(WORK REQUEST)
Please copy exactly every line from the one that contains "common name: rodent" to the end of the data below, with both ends included and no other lines.

(TASK INPUT)

──────────────────────────────

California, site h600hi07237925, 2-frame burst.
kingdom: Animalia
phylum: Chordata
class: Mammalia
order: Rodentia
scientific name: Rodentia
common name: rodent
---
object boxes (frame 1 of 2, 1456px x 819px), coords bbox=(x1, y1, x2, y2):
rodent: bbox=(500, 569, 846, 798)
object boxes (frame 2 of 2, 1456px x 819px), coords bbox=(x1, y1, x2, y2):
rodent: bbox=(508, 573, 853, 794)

──────────────────────────────

(ANSWER TO THIS TASK)
common name: rodent
---
object boxes (frame 1 of 2, 1456px x 819px), coords bbox=(x1, y1, x2, y2):
rodent: bbox=(500, 569, 846, 798)
object boxes (frame 2 of 2, 1456px x 819px), coords bbox=(x1, y1, x2, y2):
rodent: bbox=(508, 573, 853, 794)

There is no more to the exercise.